The answer is “yes.” A simple yes. Quality time in corporate worship of the One who sustains us is always more important than spending that time with any human being or in any material effort. But the important and overarching truth is that children need consistency. They need to see consistency in our ordered lives for the Lord, above all. They need to see, over and over and over again, that every single time the saints are assembling at regular times, we are there. They need to expect this and they do not need to see exceptions made for schedules that can easily be altered to accommodate the consistent pattern they’ve come to observe in our families. It takes something pretty big for our families to give consent to miss school, tournaments, performances and activities that have involved a lot of financial investment. How much more should parents take advantage of this extremely tangible and obvious display of devotion to God? As a matter of fact, when they see us making an extreme effort to be at every service or make a provision for a worship time when traveling, in lieu of the one we are missing in our home congregations, they are even more impressed at how important the spiritual things are in our hearts. They understand that every relationship pales into insignificance compared to the one we have with the Father we adore. They understand that every activity is in the background of, and is influenced by the commitment we have to our older Brother. They come to know that, in a world that rushes and presses our schedules, “there’s a place of quiet rest near to the heart of God.” They know. They see.

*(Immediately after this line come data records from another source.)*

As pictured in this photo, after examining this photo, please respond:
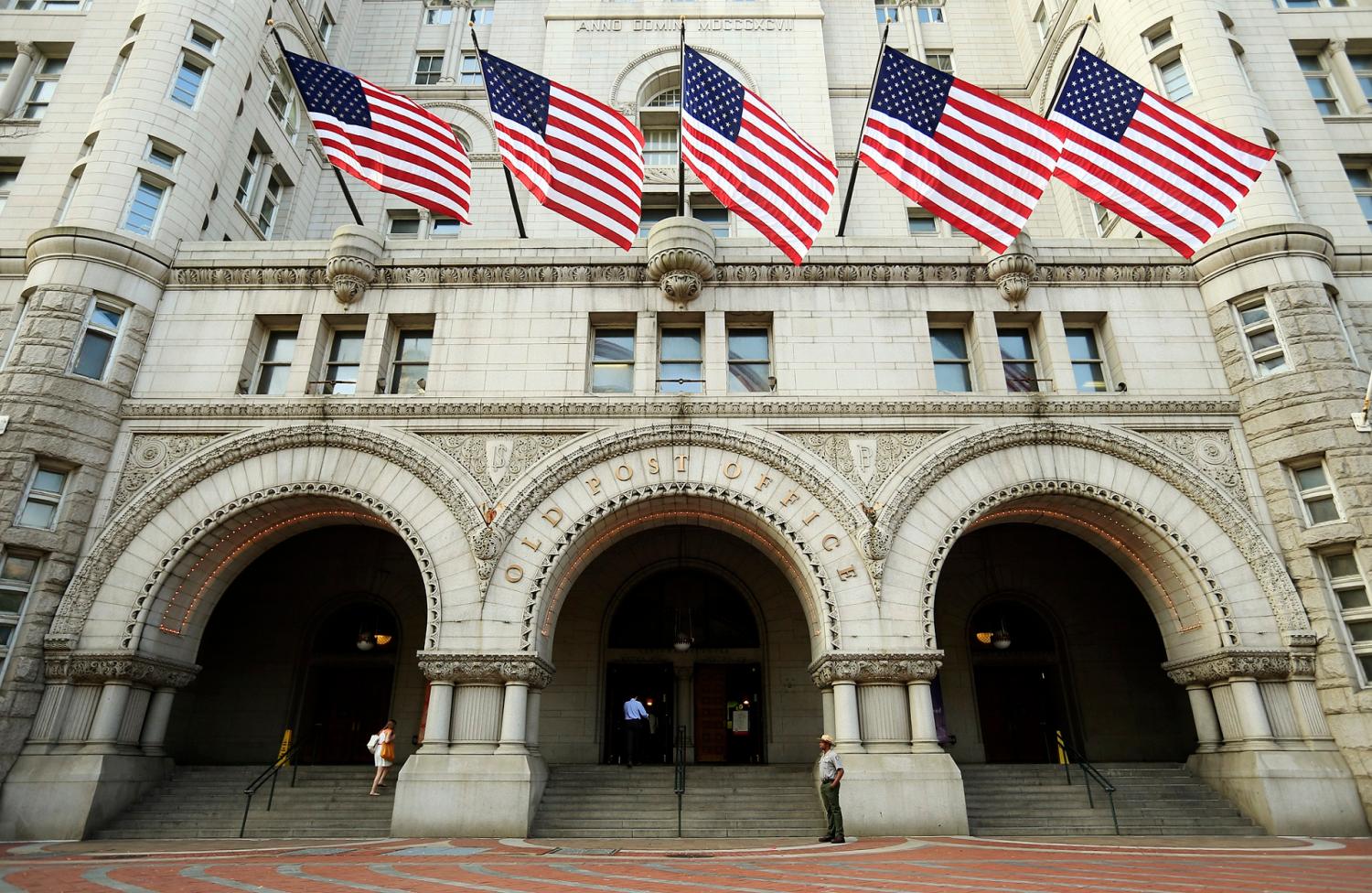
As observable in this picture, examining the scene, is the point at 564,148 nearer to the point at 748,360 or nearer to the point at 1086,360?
the point at 748,360

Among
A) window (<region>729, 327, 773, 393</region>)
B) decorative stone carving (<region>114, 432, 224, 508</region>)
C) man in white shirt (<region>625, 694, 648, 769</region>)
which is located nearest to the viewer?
decorative stone carving (<region>114, 432, 224, 508</region>)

My friend Shelby Camp had a tiny newborn in the NICU on a ventilator on a Sunday morning last spring. She and her husband Billy made the decision to go to worship God on that day instead of going to the hospital. She said this: “Why would we go to the hospital, where we can do nothing, when we can go and worship the One who can do anything?”
She said it all.
Going to worship as a matter of course is not extremism. It’s Daniel praying in the window toward the holy city. It’s a staunch commitment to never change the course of our sanctified lives because there’s an inconvenience or even a threat. Daniel could have reasoned it was way more important to continue his work for God’s people, in a land given over to idolatry than it was to bow in front of the window. He could have hidden to pray in an inner chamber. But it was matter of course and his example still talks, from a den of lions, to our families today.